▶ [文章]:
○ ○ ○ ○
Slamat + pagi/tengah hari/petang/malam

(スラマッ = こんにちは <朝、昼、夕方、夜>)

Terima kasih

(トゥリマ・カスィ=ありがとう)

Apa khabar?

(アパカバル=あなた元気?)

Khabar baik, terima kasih.

(カバル・バイ トゥリマ・カスィ=元気です、ありがとう)

注;この khabar は、本来、「ニュース、知らせ」という意味で、apa は「何」、baik は「良い」、したがって、「ニュースは何だ?」「いいニュースがあるよ」といったやり取りを使ったあいさつ。

怪傑ハリマオ  昭和35年から一年間、日本テレビで放送されていた人気抜群のテレビ番組、「怪傑ハリマオ」は正義の使者で、マレー半島をはじめとして、東南アジアの人々の解放のために戦った。harimau はマレー語で「虎」のことである。これが日本人にとって最も身近なマレー語だろうか。

あとはマタハリ Mata Hari。マレー系オランダ人のストリッパーで、18世紀から19世紀にかけてパリで活躍し、最後にスパイ容疑で銃殺された。これは「太陽 matahari 」からきている。もともと mata だけなら「目」であり、hari は「日・曜日」である。

そして「目の保養」をあらわす、 チュチマタ cuci mata。これは今では「ウィンドー・ショッピング」の意味になっているが、本来は「見るだけで、なにもしない」からきている。

忘れてならないのは、類人猿の一種、オランウータンだ。この綴りは英語では orangutan だが、インドネシアでは orang utan と切り離して書かれる。前のほうが「人」であり、うしろは「森」で、うしろの単語が前の単語を修飾するので「森の人」となる。

オセアニアの言語のひとつ オセアニアという地域は、数多くの島で構成されている。人々は太古の昔から舟を使って、お互いを行き来していた。彼はどこからやってきたのだろう。東アフリカ、エチオピアあたりが人類発祥の地といわれているが、そこから世界中に広がった人類のうち、太平洋の大海原に乗り出した人々はどんな言語を使っていたのだろう。 東アフリカの共通語として広く使われているスワヒリ語も、もしかしてその流れの中にあるかもしれない。また、インド洋に浮かぶマダガスカル島で使われている言語にも関係があるかもしれない。
○ ○ ○ ○
▶ [作業の指示]:
(1) レコードのうち、「Q: What is the first note (pitch and octave)?」を含む行から最後の行までを、両端の行も含めて一字一句変えずに書き写しなさい。
(2) マレー語についての文章を、最後の文のあとから書き進めなさい。
この文章と以下のレコードは、互いに関係がありません。
○ ○ ○ ○
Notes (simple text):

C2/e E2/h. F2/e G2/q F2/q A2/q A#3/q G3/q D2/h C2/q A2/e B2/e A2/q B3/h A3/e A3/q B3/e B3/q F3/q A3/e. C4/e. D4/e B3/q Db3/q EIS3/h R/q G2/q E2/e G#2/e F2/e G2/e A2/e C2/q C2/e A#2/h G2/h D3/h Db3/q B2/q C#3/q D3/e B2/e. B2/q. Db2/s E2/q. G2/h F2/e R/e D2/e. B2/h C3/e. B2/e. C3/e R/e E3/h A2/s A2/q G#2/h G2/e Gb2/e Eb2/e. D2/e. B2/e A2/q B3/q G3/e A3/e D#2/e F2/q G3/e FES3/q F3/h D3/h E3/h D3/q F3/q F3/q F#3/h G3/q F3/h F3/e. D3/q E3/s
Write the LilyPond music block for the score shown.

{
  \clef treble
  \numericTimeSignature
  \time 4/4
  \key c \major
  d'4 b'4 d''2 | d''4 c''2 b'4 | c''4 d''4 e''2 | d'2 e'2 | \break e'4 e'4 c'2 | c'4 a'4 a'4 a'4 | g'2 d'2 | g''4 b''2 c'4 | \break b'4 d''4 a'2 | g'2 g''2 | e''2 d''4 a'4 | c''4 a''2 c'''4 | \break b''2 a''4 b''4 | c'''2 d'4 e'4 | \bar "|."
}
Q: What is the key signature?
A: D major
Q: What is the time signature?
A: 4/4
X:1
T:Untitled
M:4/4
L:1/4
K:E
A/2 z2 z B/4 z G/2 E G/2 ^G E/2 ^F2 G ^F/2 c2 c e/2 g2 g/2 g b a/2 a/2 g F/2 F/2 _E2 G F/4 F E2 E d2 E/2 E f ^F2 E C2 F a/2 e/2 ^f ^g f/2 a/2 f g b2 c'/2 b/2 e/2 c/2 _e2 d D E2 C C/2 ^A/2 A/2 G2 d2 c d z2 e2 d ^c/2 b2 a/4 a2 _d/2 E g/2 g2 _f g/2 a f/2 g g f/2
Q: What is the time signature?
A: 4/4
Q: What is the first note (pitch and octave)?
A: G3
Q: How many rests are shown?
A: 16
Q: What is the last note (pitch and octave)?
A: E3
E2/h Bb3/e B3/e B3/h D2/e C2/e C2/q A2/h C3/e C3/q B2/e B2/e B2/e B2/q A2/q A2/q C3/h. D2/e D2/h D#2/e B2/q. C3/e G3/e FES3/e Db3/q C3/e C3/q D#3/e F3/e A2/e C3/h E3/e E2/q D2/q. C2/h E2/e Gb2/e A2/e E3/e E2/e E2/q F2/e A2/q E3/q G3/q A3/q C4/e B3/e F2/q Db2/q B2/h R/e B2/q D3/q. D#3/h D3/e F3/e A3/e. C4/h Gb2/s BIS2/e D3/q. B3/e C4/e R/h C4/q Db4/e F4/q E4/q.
○ ○ ○ ○
▶ [解答]:
(1)
Q: What is the first note (pitch and octave)?
A: G3
Q: How many rests are shown?
A: 16
Q: What is the last note (pitch and octave)?
A: E3
E2/h Bb3/e B3/e B3/h D2/e C2/e C2/q A2/h C3/e C3/q B2/e B2/e B2/e B2/q A2/q A2/q C3/h. D2/e D2/h D#2/e B2/q. C3/e G3/e FES3/e Db3/q C3/e C3/q D#3/e F3/e A2/e C3/h E3/e E2/q D2/q. C2/h E2/e Gb2/e A2/e E3/e E2/e E2/q F2/e A2/q E3/q G3/q A3/q C4/e B3/e F2/q Db2/q B2/h R/e B2/q D3/q. D#3/h D3/e F3/e A3/e. C4/h Gb2/s BIS2/e D3/q. B3/e C4/e R/h C4/q Db4/e F4/q E4/q.

(2)
一般に、この地域に使用されている言語で最も代表的なものは、西はマダカスカルから台湾も含み、東は南太平洋の島々であるメラネシア、ポリネシアに広がるオーストロネシア語族であり、マレー語と呼ばれるものはマレーシア、シンガポール、ブルネイ、フィリピン、タイ、そしてインドネシアでは呼び名が違っていても、それらは一つの言語の方言の一部とみなされている。 だから、学習者には「マレー語」と「インドネシア語」はだいたい同じものと考えて差し支えない。ちょうど英語と米語のように。またフィリピンの「タガログ語」や台湾の原住民の使う「台湾語」もそれらに近いと言われている。

語 順 語順という点から見ると、明らかにマレー語は日本語より英語に近い。SVOの順番をとることも、前置詞と名詞の組み合わせで副詞句を作ることも同じである。また助動詞が大きな役割を果たしておりそれが同氏の前に着くという点でも英語に近い。ただし、英語では a black cat フランス語では un chat noire となるように、形容詞が名詞を修飾する場合の語順は徹底的に「後置修飾」である。

もっと具体的にみても、英語の語順とマレー語は酷似している。その点では中国語もそうだ。まったく語源の異なる単語や、漢字というもので、非常に違った言語である印象を受けるものの、品詞を並べる順番という観点からすると、これらの言語は非常に似通っているのだ。

文法構造 マレー語は、学習するうちに中国語と似ている点がだんだん増えてくることに学習者は気づくだろう。例えば、動詞にしてみると時制がない、人称による動詞の変化がない、「カンカン」「タンタン」のように同じ音の繰り返しがある、などだ。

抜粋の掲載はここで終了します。